Grace Alone Conquers
This is the motto of Trinity House from the Latin Sola Gratia Vincit.
What does it mean. Is it a strategy? Shall Trinity House win the Cup at New College Franklin this year by means of grace? Shall we through grace rise up triumphant over our brothers and sisters? Is grace the master strategy?
No. The meaning of our motto is far richer, far more glorious than a plan of success. The motto is itself attributed to St. Augustine, although the source of this attribution remains a bit obscure. The closest reference I have found is in a version of his On Continence in which the translator offers it as a section heading. I have not been able to locate it in any reliable versions of the text itself.
The full quote is given, “the law detects, grace alone conquers sin.”
Nevertheless, in this motto is something more than strategy. It expresses the truth of the human heart which grace alone ultimately wins. Grace conquers sin not because it is more forceful, but because it alone possess the key to the heart, it alone speaks the language of love.
Attracted by pomp and glamour, lured by the lust of the flesh, hardened in disappointment, disobedience, and self-seeking, the human heart is finally only truly conquered by grace.
Why is this?
First, grace if freedom.
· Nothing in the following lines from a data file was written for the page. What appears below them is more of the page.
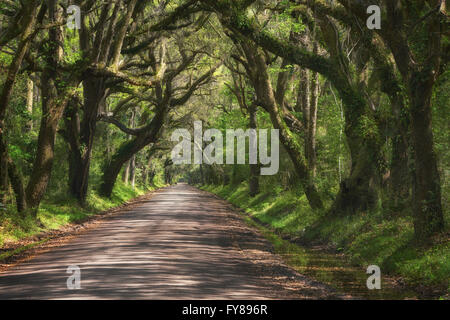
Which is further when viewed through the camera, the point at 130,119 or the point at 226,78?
the point at 130,119

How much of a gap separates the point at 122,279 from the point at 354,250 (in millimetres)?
6894

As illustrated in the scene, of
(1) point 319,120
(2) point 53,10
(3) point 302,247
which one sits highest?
(2) point 53,10

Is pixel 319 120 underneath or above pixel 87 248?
above

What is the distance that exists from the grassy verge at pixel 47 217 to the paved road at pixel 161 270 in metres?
1.53

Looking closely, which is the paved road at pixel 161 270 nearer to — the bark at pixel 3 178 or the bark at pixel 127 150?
the bark at pixel 3 178

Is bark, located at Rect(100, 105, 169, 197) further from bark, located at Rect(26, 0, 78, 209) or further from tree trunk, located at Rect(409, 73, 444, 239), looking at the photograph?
tree trunk, located at Rect(409, 73, 444, 239)

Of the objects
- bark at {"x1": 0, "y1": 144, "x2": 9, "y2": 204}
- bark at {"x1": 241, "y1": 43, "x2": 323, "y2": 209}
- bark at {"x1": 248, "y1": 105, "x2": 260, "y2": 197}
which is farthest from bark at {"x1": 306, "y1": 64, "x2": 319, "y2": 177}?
bark at {"x1": 248, "y1": 105, "x2": 260, "y2": 197}

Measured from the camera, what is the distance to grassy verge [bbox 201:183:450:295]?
11398 mm

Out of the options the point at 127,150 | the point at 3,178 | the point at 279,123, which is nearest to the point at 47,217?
the point at 3,178

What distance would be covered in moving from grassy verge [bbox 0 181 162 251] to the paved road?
153 centimetres

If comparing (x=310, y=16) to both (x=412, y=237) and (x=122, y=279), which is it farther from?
(x=122, y=279)
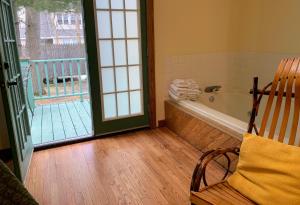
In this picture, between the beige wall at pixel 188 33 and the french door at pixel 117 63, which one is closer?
the french door at pixel 117 63

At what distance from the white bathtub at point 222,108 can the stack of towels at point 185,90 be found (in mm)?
89

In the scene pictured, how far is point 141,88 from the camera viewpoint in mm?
3162

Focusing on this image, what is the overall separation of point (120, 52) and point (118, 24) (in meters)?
0.32

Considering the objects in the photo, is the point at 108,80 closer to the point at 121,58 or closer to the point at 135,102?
the point at 121,58

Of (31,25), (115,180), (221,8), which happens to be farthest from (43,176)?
(31,25)

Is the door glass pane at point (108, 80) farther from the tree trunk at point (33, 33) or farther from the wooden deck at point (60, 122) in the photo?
the tree trunk at point (33, 33)

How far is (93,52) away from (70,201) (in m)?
1.60

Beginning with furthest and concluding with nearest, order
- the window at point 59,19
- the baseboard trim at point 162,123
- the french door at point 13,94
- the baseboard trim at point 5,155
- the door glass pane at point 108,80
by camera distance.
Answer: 1. the window at point 59,19
2. the baseboard trim at point 162,123
3. the door glass pane at point 108,80
4. the baseboard trim at point 5,155
5. the french door at point 13,94

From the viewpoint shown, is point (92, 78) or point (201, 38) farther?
point (201, 38)

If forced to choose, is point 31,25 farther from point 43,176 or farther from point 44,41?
point 43,176

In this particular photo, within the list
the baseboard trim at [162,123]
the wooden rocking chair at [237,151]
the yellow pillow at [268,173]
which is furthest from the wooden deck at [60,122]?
the yellow pillow at [268,173]

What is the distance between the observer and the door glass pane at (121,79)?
9.97 feet

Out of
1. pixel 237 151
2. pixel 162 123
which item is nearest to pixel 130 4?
pixel 162 123

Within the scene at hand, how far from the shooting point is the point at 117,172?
2.29 metres
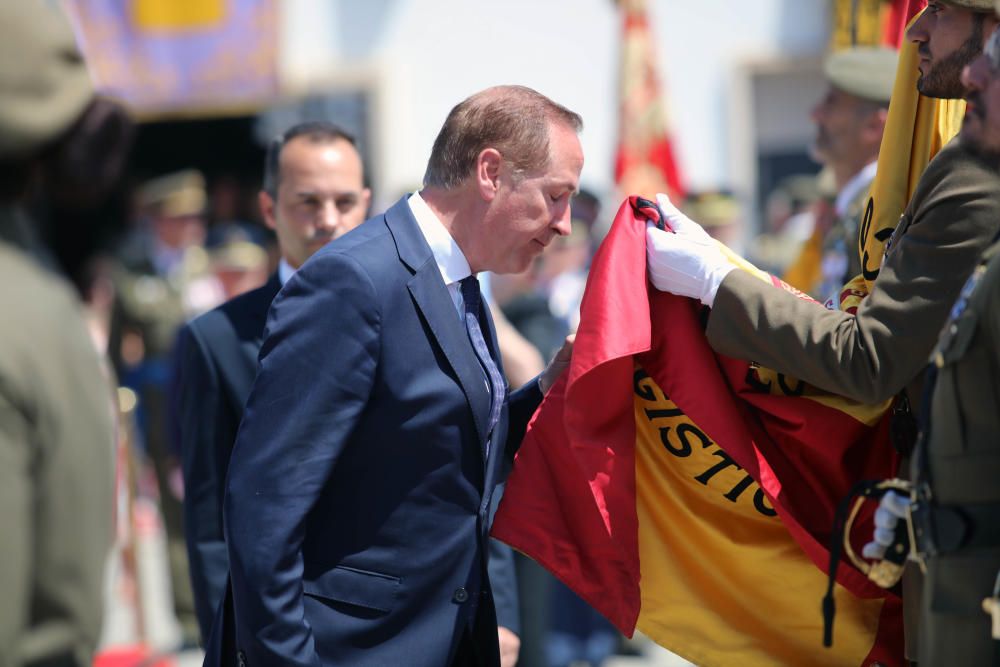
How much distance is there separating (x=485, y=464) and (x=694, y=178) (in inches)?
396

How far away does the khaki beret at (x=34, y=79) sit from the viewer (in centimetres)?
185

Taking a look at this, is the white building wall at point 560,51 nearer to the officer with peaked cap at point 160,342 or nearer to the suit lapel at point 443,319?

Grace is the Prodigal Son’s father letting him go without remonstrance. Grace is the birthday gift for the child who has been moody and rude all year long. Grace is the setting of two ways before Israel, a way of life and a way of death. Grace seeks the human heart, the whole of man, and so it cannot be satisfied or achieve its end by entrapping, manipulating, or enslaving its beloved. In such victory, grace would lose the very object it sought to gain
Second, grace is acceptance. Grace sees us for who we truly are and is not ashamed of us. Adam and Eve experienced shame, but God was not ashamed. He could look upon them with unbroken kindness and love, despite their wickedness and folly. Grace is the father who need not measure his own success by the manliness of his son. Such a father bestows manhood upon his son in this act of acceptance. And such a son learns manhood more truly in the light of this acceptance than from any regime the father might contrive. In his fathers acceptance, a son will enter into manhood and strive to be a man throughout his life. And in his striving, he will delight in the struggle which is nothing more than living before the face of his father whom he is becoming more and more like.
Finally grace is the free gift of self, true self, sacrificially given for the sake of love. In grace we realize that we have not just been given a gift, but that someone has made a gift of himself to us. For this reason, we do not always see grace right away. We see the flashy gadget someone buys us, but do we see what it cost them. Did it truly cost of them? We see only over time the great effort and sacrifice that those who love us make, day in day out, to bless us. Such sacrifices, when they are given freely in a spirit of love, win our hearts.
Hearts of Grace
Grace in this light cannot be a strategy. Grace alone is the freedom, acceptance, and gift which speaks to us in the inner man. These characteristics of grace ensure that in conquering it sets us free, in confrontation it draws near in love, in giving, it gives freely and generously, abundantly more than we could have hoped for. In this light, we might also sense why grace must begin and end in God.
Trinity House, this year may we indeed conquer by grace, and so may our own hearts and the hearts of all those we meet be conquered, in freedom, acceptance, and love.